- DOCUMENT SEGMENT
# 3-d photographs



## bumpin88 (Feb 28, 2011)

Hello everyone,
 I'm not sure if this is the right section for this but here it goes. would anyone be able to tell me about the process to develop 3-d prints from a Nishika n8000 camera? do you have to have special film, or can you use standard 35mm film?


----------



## KVRNut (Mar 2, 2011)

You use standard print film with this camera although you may be able to use transparency film if you wish to mount the print(s) in a light box.

Getting a lenticular print is a little more complicated. Your camera takes 4 half frame exposures per shot and these exposures are enlarged on to a transparent plastic media then stacked to get the 3-D effect.

Here's a place where you can get your film processed. Snap 3D - 3D Lenticular Prints and Cameras 
It isn't cheap but the results can be a real wow to look at.

- SOURCE DATA
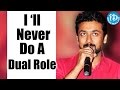 I Will Never Do A Dual Role Suriya At 24 Movie Press Meet Samantha Nithya Menon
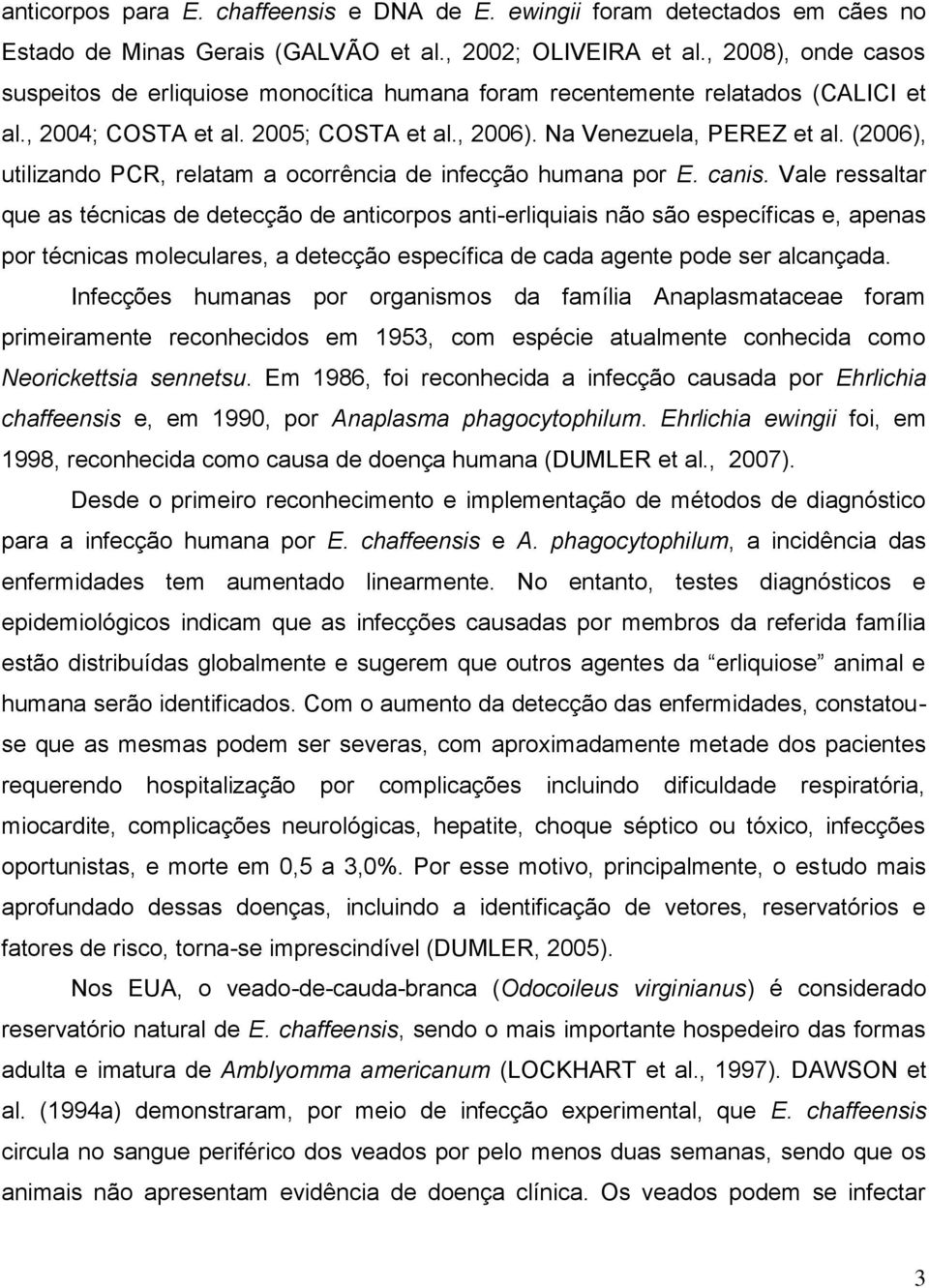 (2006), utilizando PCR, relatam a ocorrência de infecção humana por E. canis.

- QUESTIONS TO ANSWER
1. Reproduce the thread about 3-D photographs starting with "You use standard print" and going on through "to look at.", swapping "light box" for "viewing box".
2. Write the next part of the forum thread on 3-D photographs, picking up after its final sentence.
The data after the text isn't needed for this.

- ANSWERS TO THE TASKS
1.
You use standard print film with this camera although you may be able to use transparency film if you wish to mount the print(s) in a viewing box.

Getting a lenticular print is a little more complicated. Your camera takes 4 half frame exposures per shot and these exposures are enlarged on to a transparent plastic media then stacked to get the 3-D effect.

Here's a place where you can get your film processed. Snap 3D - 3D Lenticular Prints and Cameras 
It isn't cheap but the results can be a real wow to look at.

2.
----------



## bumpin88 (Mar 3, 2011)

would you know of any place that carries those transparencies(prob. very $$$ ehh) to develop on. I was going to play around with doing some myself.


----------



## KVRNut (Mar 6, 2011)

You might try contacting those folks for that transparency material or do a web search for it.


----------



## bumpin88 (Mar 7, 2011)

Thanks, I found some at calumetphoto.com 

 about 30 bucks for 10 sheets of 4x5. either way, DIY, or sending away is going to be costly.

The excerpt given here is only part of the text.